Supposing a roughly mars sized planet, how little surface water would need to exist to sustain a population of a size similar to pre-industrial earth (say 750 million?) The situation is somewhat unique in the sense that I'm hoping for a very significant portion of the planet to arid, Tatooine style. Is that actually feasible? Note, not all water needs to be on the surface. The population has the means to collect water from underground and atmospheric sources. But I imagine some significant body of water would need to exist.
An arid planet without surface water would likely have very little plant and animal life. That in itself is no problem, but it makes the ecological balance extremely fragile.
Humans themselves could do fine on a very arid world without any surface water. Check this anecdote for the effects of working in very low humidity (<1%). With their water sources and by using specially designed clothing (like Dune Stillsuits) to conserve most water, it would not be too hard to maintain a steady supply.

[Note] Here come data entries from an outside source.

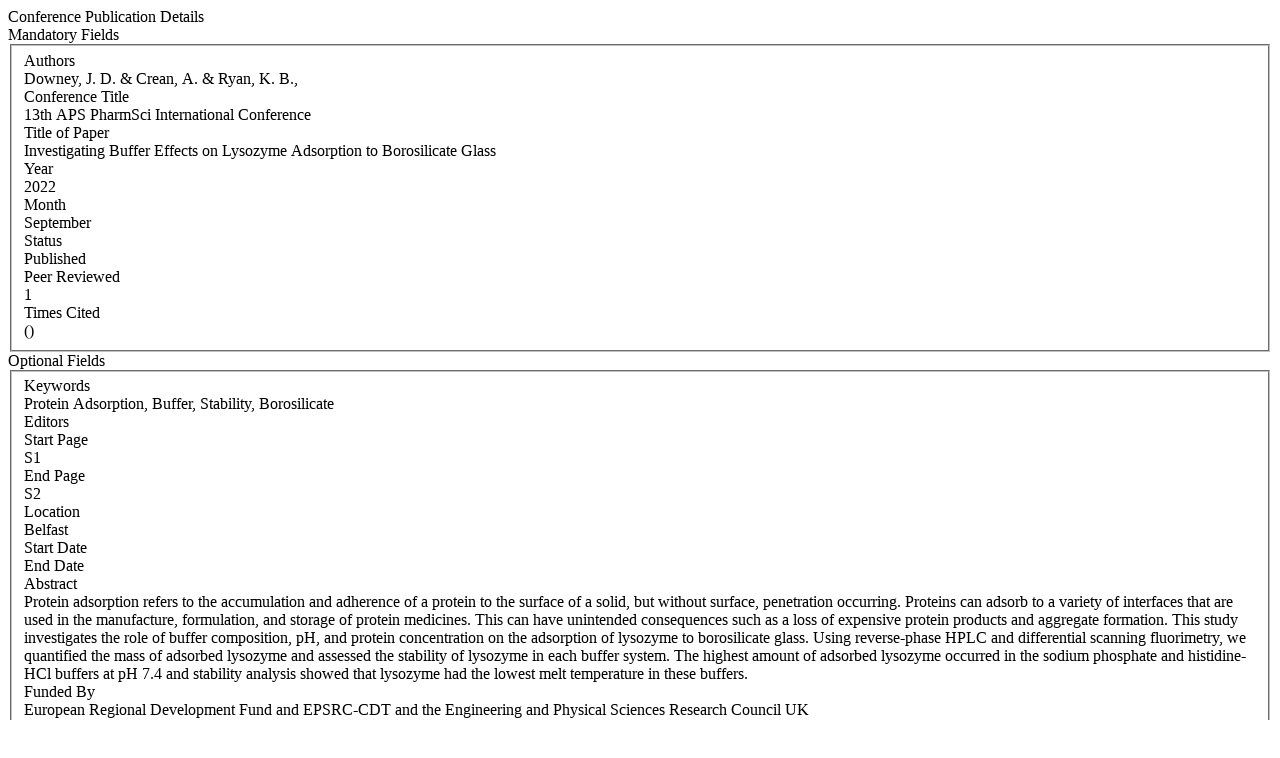

--- FILE ---
content_type: text/html; charset=WINDOWS-1252
request_url: https://iris.ucc.ie/live/!W_VA_PUBLICATION.POPUP?LAYOUT=N&OBJECT_ID=642429331
body_size: 6117
content:
<div class="row-fluid"> 
        <div class="span12"> 
           <div class="page-header2"> 
              <span class="h2">Conference Publication Details</span>
              <span class="grey sub"></span>
           </div>
        </div>
      </div>
<div class="row-fluid">
      <div class="row-fluid">
         
         <div class="span3"> <span class="left-heading"> Mandatory Fields</span> </div>
         <div class="span9">
            <fieldset>
               <div class="control-group"> <label class="control-label mandatory" for="AUTHORS">Authors </label><div class="pull-left"> </div> <div class="controls"> Downey, J. D. & Crean, A. & Ryan, K. B.,  </div> </div>
               <div class="control-group"> <label class="control-label mandatory" for="TITLE">Conference Title </label><div class="pull-left"> </div> <div class="controls"> 13th APS PharmSci International Conference </div> </div>
               <div class="control-group"> <label class="control-label" for="PUBLICATION_NAME">Title of Paper </label><div class="pull-left"> </div> <div class="controls"> Investigating Buffer Effects on Lysozyme Adsorption to Borosilicate Glass </div> </div>
               <div class="control-group"> <label class="control-label mandatory" for="YEAR">Year </label><div class="pull-left"> </div> <div class="controls"> 2022 </div> </div>
               <div class="control-group"> <label class="control-label mandatory" for="MONTH">Month </label><div class="pull-left"> </div> <div class="controls"> September </div> </div>
               <div class="control-group"> <label class="control-label mandatory" for="STATUS">Status </label><div class="pull-left"> </div> <div class="controls"> Published </div> </div>
               <div class="control-group"> <label class="control-label" for="PEER_REVIEW">Peer Reviewed </label><div class="pull-left"> </div> <div class="controls"> 1 </div> </div>
               <div class="control-group"> <label class="control-label" for="TIMES_CITED">Times Cited </label><div class="pull-left"> </div> <div class="controls">  () </div> </div>               
            </fieldset>
     </div>
      </div>

      <div class="row-fluid">
         <div class="span3"> <span class="left-heading"> Optional Fields </span> </div>
         <div class="span9">
            <fieldset>
               <div class="control-group"> <label class="control-label" for="SEARCH_KEYWORD">Keywords </label><div class="pull-left"> </div> <div class="controls"> Protein Adsorption, Buffer, Stability, Borosilicate </div> </div>
               <div class="control-group"> <label class="control-label" for="EDITORS">Editors </label><div class="pull-left"> </div> <div class="controls">  </div> </div>
               <div class="control-group"> <label class="control-label" for="START_PAGE">Start Page </label><div class="pull-left"> </div> <div class="controls"> S1 </div> </div>
               <div class="control-group"> <label class="control-label" for="END_PAGE">End Page </label><div class="pull-left"> </div> <div class="controls"> S2 </div> </div>
               <div class="control-group"> <label class="control-label" for="LOCATION">Location </label><div class="pull-left"> </div> <div class="controls"> Belfast </div> </div>
               <div class="control-group"> <label class="control-label" for="START_DATE">Start Date </label><div class="pull-left"> </div> <div class="controls">  </div> </div>
               <div class="control-group"> <label class="control-label" for="END_DATE">End Date </label><div class="pull-left"> </div> <div class="controls">  </div> </div>
               <div class="control-group"> <label class="control-label" for="ABSTRACT">Abstract </label><div class="pull-left"> </div> <div class="controls"> Protein adsorption refers to the accumulation and adherence of a protein to the surface of a solid, but without surface, penetration occurring. Proteins can adsorb to a variety of interfaces that are used in the manufacture, formulation, and storage of protein medicines. This can have unintended consequences such as a loss of expensive protein products and aggregate formation. This study investigates the role of buffer composition, pH, and protein concentration on the adsorption of lysozyme to borosilicate glass. Using reverse-phase HPLC and differential scanning fluorimetry, we quantified the mass of adsorbed lysozyme and assessed the stability of lysozyme in each buffer system. The highest amount of adsorbed lysozyme occurred in the sodium phosphate and histidine-HCl buffers at pH 7.4 and stability analysis showed that lysozyme had the lowest melt temperature in these buffers.  </div> </div>
               <div class="control-group"> <label class="control-label" for="FUNDED_BY">Funded By </label><div class="pull-left"> </div> <div class="controls"> European Regional Development Fund and EPSRC-CDT and the Engineering and Physical Sciences Research Council UK </div> </div>
               <div class="control-group"> <label class="control-label" for="URL">URL </label><div class="pull-left"> </div> <div class="controls">  </div> </div>
               <div class="control-group"> <label class="control-label" for="DOI_LINK">DOI Link </label><div class="pull-left"> </div> <div class="controls"> doi: https://doi.org/10.5920/bjpharm.1157 </div> </div>
            </fieldset>
         </div>
      </div>

      <div class="row-fluid">
         <div class="span3"> <span class="left-heading"> Grant Details </span> </div>
         <div class="span9">
            <fieldset>
               <div class="control-group"> <label class="control-label" for="FUNDING_BODY">Funding Body </label><div class="pull-left"> </div> <div class="controls"> Science Foundation Ireland </div> </div>
               <div class="control-group"> <label class="control-label" for="GRANT_DETAILS">Grant Details </label><div class="pull-left"> </div> <div class="controls"> European Regional Development Fund and EPSRC-CDT and the Engineering and Physical Sciences Research Council UK </div> </div>
            </fieldset>
         </div>
      </div>

</div>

Food crops would have to be grown in greenhouses, either special strains of the local flora, bred over thousands of years to grow faster than the native desert plants or imported species if there is contact with other worlds). I imagine that if underground water sources are not a problem, greenhouses wouldn't be either.
Trouble would rear its ugly head if the humans ever reached the industrial age and started burning fossil fuels. (There could be some if the planet used to have more water and plant life in its early life). The carbon dioxide emitted would not be absorbed by plants or dissolved in ocean water, leading to global warming and eventually a toxic atmosphere. Growing irrigated crops in the open would quickly drain underground water reserves, and it is doubtful that reclaiming water from the atmosphere would be productive enough to maintain the outdoor crops.